**Required action A:** Please print the section of the diabetes prevention text starting at "The Kirklin Clinic" and ending at "determine their risk.".
**Required action B:** Translate this sentence from the diabetes prevention text into Spanish: "The website offers a video about the program and an online quiz to help visitors determine their risk."
**Required action C:** Continue the diabetes prevention text from its last sentence.

**Given passage:**
------------------------------------------------------------------------
The Kirklin Clinic at the University of Alabama at Birmingham is the only entity in the state selected by the American Association of Diabetes Educators (AADE) as part of the National Diabetes Prevention Program. The program offers adults 18 and older considered most at risk for type 2 diabetes – those with a body mass index greater than 24 — an evidence-based program that can help prevent or delay the onset of type 2 diabetes through lifestyle changes.
Those who may be at risk of developing type 2 diabetes are encouraged to visit uabmedicine.org/PreventDiabetes and sign up to be part of the AADE National Diabetes Prevention Program at UAB. The website offers a video about the program and an online quiz to help visitors determine their risk.
In addition to age and BMI requirements, those who have had a blood test within the past year indicating prediabetes are eligible. Also, women with a history of gestational diabetes may be eligible, as are Asian men and women with a BMI greater than 22.
------------------------------------------------------------------------
**Records:**
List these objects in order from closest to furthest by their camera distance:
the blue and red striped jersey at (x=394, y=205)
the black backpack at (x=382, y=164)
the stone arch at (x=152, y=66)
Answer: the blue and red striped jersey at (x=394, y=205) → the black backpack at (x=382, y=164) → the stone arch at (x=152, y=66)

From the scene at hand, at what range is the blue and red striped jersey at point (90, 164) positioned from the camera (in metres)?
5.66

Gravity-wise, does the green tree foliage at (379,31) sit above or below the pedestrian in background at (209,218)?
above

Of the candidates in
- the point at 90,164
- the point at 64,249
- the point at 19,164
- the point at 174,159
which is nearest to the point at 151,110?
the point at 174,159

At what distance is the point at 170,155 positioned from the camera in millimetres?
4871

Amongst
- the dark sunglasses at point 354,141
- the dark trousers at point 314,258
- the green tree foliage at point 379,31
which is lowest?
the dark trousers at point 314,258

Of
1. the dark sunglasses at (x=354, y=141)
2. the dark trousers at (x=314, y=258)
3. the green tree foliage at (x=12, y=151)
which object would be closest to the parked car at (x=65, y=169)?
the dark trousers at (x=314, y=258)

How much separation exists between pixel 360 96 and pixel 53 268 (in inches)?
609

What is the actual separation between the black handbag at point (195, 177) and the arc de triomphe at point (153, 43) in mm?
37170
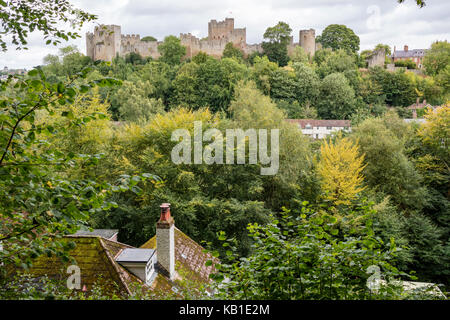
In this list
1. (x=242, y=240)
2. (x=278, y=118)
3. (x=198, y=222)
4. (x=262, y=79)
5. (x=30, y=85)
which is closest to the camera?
(x=30, y=85)

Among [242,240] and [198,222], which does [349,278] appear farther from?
[198,222]

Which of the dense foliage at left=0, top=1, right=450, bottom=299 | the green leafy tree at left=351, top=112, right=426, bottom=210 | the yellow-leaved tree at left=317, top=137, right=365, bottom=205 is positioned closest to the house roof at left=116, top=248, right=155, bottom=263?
the dense foliage at left=0, top=1, right=450, bottom=299

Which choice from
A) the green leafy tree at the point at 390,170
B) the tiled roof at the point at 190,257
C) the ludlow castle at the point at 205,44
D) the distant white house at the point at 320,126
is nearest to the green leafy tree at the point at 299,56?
the ludlow castle at the point at 205,44

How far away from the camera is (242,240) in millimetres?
15688

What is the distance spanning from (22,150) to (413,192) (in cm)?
2258

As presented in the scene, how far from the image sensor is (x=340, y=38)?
67.3 meters

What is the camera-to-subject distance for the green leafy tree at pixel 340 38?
66312 mm

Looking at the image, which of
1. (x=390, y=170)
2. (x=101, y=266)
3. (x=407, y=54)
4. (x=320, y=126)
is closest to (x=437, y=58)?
(x=320, y=126)

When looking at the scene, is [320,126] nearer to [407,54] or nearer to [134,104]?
[134,104]

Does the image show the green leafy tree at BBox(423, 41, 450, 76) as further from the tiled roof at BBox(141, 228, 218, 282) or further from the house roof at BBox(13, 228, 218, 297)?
the house roof at BBox(13, 228, 218, 297)

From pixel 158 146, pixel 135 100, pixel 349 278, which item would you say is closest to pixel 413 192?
pixel 158 146

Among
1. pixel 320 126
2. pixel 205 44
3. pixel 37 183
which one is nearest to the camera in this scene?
pixel 37 183
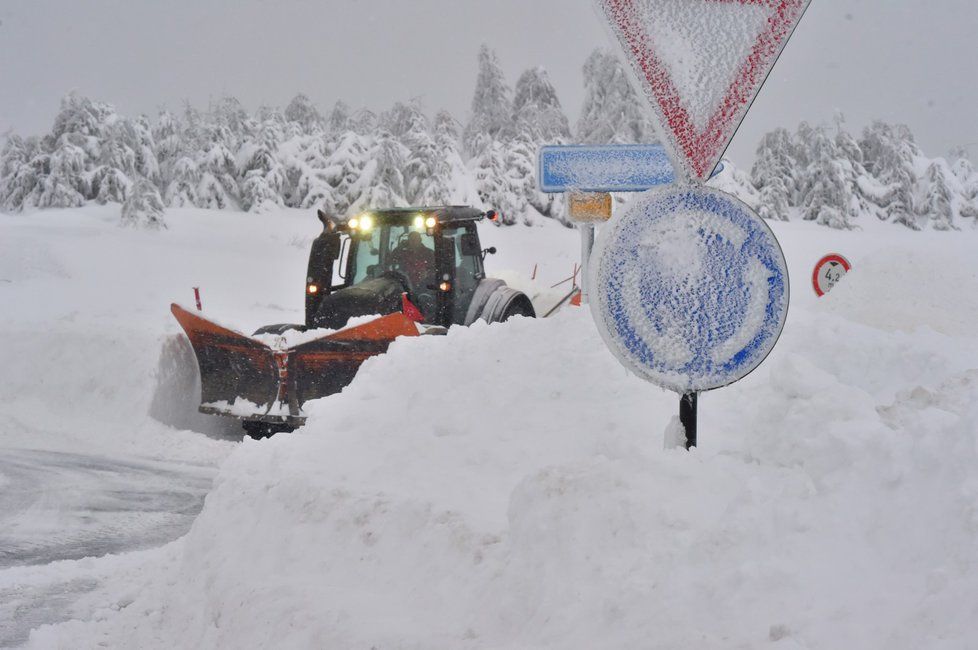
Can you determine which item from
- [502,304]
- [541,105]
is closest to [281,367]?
[502,304]

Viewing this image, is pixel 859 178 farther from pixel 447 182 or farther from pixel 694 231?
pixel 694 231

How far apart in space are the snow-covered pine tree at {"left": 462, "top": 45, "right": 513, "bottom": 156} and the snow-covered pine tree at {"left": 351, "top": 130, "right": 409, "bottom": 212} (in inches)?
259

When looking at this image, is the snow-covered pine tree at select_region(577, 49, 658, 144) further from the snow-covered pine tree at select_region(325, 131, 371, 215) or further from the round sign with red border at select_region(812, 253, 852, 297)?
the round sign with red border at select_region(812, 253, 852, 297)

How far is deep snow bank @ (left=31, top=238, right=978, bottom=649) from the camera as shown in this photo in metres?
2.76

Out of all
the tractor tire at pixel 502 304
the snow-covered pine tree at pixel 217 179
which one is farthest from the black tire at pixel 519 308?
the snow-covered pine tree at pixel 217 179

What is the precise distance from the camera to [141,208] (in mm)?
33094

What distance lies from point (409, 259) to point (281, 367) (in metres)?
2.37

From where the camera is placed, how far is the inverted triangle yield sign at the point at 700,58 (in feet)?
10.4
------------------------------------------------------------------------
**Task result A:**
The Kirklin Clinic at the University of Alabama at Birmingham is the only entity in the state selected by the American Association of Diabetes Educators (AADE) as part of the National Diabetes Prevention Program. The program offers adults 18 and older considered most at risk for type 2 diabetes – those with a body mass index greater than 24 — an evidence-based program that can help prevent or delay the onset of type 2 diabetes through lifestyle changes.
Those who may be at risk of developing type 2 diabetes are encouraged to visit uabmedicine.org/PreventDiabetes and sign up to be part of the AADE National Diabetes Prevention Program at UAB. The website offers a video about the program and an online quiz to help visitors determine their risk.

**Task result B:** El sitio web ofrece un video sobre el programa y un cuestionario en línea para ayudar a los visitantes a determinar su riesgo.

**Task result C:**
“As the number of Americans with prediabetes grows, we face the certainty of increasing disease, disability and health care expense,” says Terri Brennan, diabetes and nutrition education supervisor at The Kirklin Clinic. “That’s especially true here in Alabama where we have an obesity epidemic. The National Diabetes Prevention Program offers a proven approach to delaying or preventing the onset of type 2 diabetes through modest lifestyle changes made with the support of a coach and one’s peers.”
Type 2 diabetes is the most common form of diabetes, a serious disease in which blood glucose (sugar) levels are above normal. Too much glucose in the body can lead to health issues, including heart attack, stroke, blindness, kidney failure or loss of toes, feet or legs.
Prediabetes is an elevated blood glucose level that is not quite high enough to be diagnosed as diabetes. A third of American adults have prediabetes, and many do not know they have it. The Centers for Disease Control and Prevention, which sponsors the National Diabetes Prevention Program, says more than 10 percent of people with prediabetes will develop type 2 diabetes within three years.
“Because early treatment can prevent you from developing type 2 diabetes, it is important to find out early if you are at risk,” Brennan says.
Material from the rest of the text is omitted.